> Page excerpt
Given the scale of ruling class attacks, it's not surprising that  there are daily protests across the country. One commemoration needs to be remembered. On Friday, August 6 the seventieth anniversary of  the bombing of Hiroshima, in the last days of World War Two, was marked by a quiet candlelit procession past the Yininmadyemi memorial to Aboriginal servicemen and women, and the Sydney War Memorial.

Dennis Doherty of the Hiroshima Day Committee spoke eloquently about Hiroshima, and the current situation. “The US is coordinating and cooperating with the most bellicose elements of the Japanese Government... Australia needs an independent foreign policy not one tied to a  tripartite agreement between Japan, the US and Australia. 

“We do not need to be part of the Five Eyes spying arrangement that sees us have bad relations with our neighbours,” he said. “We do not need the almost 50 US bases on our soil or US marines in Darwin, with more bases to come.

“In Australia we can't find six years of Gonski education funding, but we can have $16 billion set aside for F35 fighter planes. We cannot have Australian coastal shipping with Australian jobs, but we can have twelve submarines at a cost of $25 billion.

“Australia is outspending the combined US, Britain and France in celebrations of World War One. What can that be about if not to soften up Australian opinion for the next war and the present exorbitant spending on the military?

“We say wars and the preparations for wars rob our people,” Mr Doherty continued.

As the Sydney Hiroshima Day Committee states of the twin bombings of Hiroshima and Nagasaki, “Common in modern warfare, innocent civilians bore the brunt of the devastating blasts.”

Just one bomb, killed 80,000 people and utterly destroyed five square miles of Hiroshima. 

This year 100 voices, subdued and solemn, repeated “Hiroshima, never again.”

> Task brief
Answer these from the report on the Hiroshima Day commemoration:
(a) On what day and date was the seventieth anniversary of the bombing of Hiroshima marked?
(b) According to Dennis Doherty, how much money has been set aside for F35 fighter planes?
(c) How many voices repeated "Hiroshima, never again" this year?

> Data excerpt

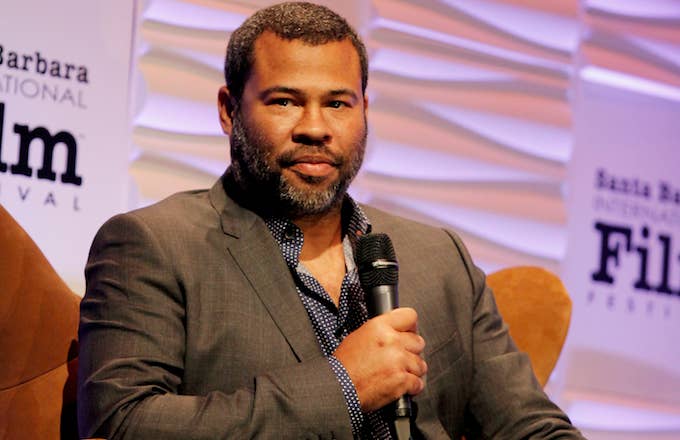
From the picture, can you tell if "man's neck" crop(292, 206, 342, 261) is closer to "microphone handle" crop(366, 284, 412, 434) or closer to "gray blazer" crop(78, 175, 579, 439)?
"gray blazer" crop(78, 175, 579, 439)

> Result
(a) Friday, August 6
(b) $16 billion
(c) 100